#### [What to produce]
Recast everything from the first of the lines below down to the line containing "277 millimetres" as a JSON list of strings, with one string per line and blank lines left out.

────────

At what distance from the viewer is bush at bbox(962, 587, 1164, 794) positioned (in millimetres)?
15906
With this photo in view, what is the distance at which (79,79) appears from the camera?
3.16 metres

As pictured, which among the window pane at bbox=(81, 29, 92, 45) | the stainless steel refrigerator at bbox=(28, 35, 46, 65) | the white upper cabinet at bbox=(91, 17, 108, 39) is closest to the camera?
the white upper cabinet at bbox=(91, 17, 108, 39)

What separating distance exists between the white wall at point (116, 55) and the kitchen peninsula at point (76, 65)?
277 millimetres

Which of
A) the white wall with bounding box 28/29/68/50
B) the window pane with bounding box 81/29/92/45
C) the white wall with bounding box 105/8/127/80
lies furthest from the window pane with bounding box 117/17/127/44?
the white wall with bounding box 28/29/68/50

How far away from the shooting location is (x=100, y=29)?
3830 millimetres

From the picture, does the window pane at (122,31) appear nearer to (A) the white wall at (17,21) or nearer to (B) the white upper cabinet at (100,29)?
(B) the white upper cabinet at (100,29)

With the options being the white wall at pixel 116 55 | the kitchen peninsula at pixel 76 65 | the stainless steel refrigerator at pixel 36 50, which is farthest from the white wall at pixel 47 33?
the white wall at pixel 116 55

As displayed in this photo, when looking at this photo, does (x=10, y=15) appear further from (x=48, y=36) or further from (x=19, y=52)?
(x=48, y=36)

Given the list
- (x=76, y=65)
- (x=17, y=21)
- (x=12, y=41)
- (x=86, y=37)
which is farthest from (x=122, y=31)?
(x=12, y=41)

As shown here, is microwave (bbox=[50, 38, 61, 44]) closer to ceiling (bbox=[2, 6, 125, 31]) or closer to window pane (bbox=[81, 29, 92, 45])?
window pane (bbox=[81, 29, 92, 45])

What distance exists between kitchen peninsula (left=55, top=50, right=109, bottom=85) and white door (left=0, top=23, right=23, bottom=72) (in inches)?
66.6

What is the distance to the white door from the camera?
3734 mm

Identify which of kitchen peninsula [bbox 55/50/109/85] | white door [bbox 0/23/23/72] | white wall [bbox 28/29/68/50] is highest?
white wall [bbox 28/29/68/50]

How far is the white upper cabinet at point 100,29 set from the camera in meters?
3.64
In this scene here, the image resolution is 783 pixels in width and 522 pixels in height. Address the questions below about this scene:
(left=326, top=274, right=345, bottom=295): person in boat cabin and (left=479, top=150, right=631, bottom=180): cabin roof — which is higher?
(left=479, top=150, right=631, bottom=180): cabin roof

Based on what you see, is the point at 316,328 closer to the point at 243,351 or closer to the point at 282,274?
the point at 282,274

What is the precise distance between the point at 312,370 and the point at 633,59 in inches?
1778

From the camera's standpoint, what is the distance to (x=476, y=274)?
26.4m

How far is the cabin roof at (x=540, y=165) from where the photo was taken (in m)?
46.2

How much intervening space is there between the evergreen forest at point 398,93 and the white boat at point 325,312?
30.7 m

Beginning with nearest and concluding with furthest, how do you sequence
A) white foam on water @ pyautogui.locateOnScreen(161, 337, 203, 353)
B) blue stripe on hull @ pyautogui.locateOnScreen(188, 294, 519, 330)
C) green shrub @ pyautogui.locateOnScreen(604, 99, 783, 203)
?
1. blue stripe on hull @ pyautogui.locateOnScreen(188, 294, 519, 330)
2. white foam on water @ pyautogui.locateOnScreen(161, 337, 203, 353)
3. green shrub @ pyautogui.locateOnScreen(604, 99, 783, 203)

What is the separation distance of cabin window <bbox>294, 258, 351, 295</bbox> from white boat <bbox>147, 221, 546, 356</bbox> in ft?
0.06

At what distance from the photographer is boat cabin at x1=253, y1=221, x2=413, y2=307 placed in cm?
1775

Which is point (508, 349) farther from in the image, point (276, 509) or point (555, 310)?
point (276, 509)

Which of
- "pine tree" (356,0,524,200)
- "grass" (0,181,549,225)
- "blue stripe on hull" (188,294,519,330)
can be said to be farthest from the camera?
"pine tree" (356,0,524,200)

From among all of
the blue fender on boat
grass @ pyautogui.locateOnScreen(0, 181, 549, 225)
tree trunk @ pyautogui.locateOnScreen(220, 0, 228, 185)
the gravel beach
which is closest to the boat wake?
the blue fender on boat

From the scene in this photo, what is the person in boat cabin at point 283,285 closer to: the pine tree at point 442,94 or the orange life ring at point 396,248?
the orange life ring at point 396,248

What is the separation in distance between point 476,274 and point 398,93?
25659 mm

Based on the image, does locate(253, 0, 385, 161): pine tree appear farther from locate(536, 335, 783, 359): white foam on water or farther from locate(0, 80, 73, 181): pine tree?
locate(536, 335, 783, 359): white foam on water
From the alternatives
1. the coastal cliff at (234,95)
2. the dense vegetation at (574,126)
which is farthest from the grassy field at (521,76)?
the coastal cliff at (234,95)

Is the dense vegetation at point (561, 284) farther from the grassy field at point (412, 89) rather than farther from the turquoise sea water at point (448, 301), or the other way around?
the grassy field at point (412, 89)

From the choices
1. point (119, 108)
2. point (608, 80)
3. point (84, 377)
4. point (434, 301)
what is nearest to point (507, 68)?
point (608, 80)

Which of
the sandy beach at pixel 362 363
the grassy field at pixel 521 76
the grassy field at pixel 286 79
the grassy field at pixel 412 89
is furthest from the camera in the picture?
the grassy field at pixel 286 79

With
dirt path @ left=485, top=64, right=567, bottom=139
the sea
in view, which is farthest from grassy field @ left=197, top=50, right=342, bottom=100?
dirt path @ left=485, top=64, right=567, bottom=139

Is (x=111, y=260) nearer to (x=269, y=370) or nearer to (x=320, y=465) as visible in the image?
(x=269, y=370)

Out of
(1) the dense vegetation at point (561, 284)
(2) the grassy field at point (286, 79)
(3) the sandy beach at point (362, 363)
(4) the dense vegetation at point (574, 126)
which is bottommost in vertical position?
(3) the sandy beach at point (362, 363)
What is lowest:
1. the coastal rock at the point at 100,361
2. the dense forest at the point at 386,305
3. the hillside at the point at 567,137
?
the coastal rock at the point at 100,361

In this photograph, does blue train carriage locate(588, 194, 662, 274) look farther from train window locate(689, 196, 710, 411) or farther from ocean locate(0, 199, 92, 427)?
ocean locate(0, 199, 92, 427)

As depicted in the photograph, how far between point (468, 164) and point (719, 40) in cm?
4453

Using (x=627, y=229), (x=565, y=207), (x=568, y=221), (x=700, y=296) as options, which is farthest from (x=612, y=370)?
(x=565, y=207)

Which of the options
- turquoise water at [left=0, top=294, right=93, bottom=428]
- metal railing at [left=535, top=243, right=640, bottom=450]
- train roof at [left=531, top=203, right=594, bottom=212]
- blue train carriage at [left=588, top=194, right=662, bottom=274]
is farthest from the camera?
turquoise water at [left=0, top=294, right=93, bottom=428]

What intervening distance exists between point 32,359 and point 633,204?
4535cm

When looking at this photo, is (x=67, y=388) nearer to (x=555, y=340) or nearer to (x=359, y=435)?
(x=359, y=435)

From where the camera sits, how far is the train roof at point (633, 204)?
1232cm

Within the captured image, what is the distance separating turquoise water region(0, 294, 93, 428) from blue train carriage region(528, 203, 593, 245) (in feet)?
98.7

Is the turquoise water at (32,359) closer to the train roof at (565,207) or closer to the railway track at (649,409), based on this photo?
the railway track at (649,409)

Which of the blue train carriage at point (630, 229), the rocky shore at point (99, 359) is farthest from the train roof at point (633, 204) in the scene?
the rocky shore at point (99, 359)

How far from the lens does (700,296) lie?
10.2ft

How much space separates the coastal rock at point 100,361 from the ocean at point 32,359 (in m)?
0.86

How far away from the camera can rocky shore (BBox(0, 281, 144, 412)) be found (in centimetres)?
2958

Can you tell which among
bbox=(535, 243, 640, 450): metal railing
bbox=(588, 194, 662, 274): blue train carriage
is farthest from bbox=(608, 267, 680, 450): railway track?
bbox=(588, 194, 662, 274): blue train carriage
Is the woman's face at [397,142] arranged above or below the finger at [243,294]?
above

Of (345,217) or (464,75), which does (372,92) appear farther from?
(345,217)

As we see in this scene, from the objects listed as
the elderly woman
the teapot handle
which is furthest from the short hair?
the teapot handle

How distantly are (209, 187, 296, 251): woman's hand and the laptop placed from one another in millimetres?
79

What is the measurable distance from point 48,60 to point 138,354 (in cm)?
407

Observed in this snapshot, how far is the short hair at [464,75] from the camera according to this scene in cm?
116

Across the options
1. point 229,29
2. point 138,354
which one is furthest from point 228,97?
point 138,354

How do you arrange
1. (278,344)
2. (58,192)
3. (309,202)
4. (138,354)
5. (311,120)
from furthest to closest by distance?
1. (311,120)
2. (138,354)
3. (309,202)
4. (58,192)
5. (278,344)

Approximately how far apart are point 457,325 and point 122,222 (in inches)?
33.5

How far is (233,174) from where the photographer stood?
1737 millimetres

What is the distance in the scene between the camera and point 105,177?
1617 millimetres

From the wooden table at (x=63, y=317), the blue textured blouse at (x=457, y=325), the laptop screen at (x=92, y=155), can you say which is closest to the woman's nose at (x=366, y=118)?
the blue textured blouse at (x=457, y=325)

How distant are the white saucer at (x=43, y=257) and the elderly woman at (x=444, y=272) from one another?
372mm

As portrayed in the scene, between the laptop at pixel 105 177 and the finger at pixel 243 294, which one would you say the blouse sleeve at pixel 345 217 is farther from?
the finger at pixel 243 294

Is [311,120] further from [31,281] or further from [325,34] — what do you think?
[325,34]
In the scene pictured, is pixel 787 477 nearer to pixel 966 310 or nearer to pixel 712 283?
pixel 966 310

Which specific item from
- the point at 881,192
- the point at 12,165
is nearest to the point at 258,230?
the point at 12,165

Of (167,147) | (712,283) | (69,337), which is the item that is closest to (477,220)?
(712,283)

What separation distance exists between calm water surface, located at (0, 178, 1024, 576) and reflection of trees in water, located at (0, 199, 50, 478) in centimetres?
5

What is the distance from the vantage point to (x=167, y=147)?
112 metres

────────

#### [Answer to the problem]
[
  "At what distance from the viewer is bush at bbox(962, 587, 1164, 794) positioned (in millimetres)?",
  "15906",
  "With this photo in view, what is the distance at which (79,79) appears from the camera?",
  "3.16 metres",
  "As pictured, which among the window pane at bbox=(81, 29, 92, 45) | the stainless steel refrigerator at bbox=(28, 35, 46, 65) | the white upper cabinet at bbox=(91, 17, 108, 39) is closest to the camera?",
  "the white upper cabinet at bbox=(91, 17, 108, 39)",
  "What separating distance exists between the white wall at point (116, 55) and the kitchen peninsula at point (76, 65)?",
  "277 millimetres"
]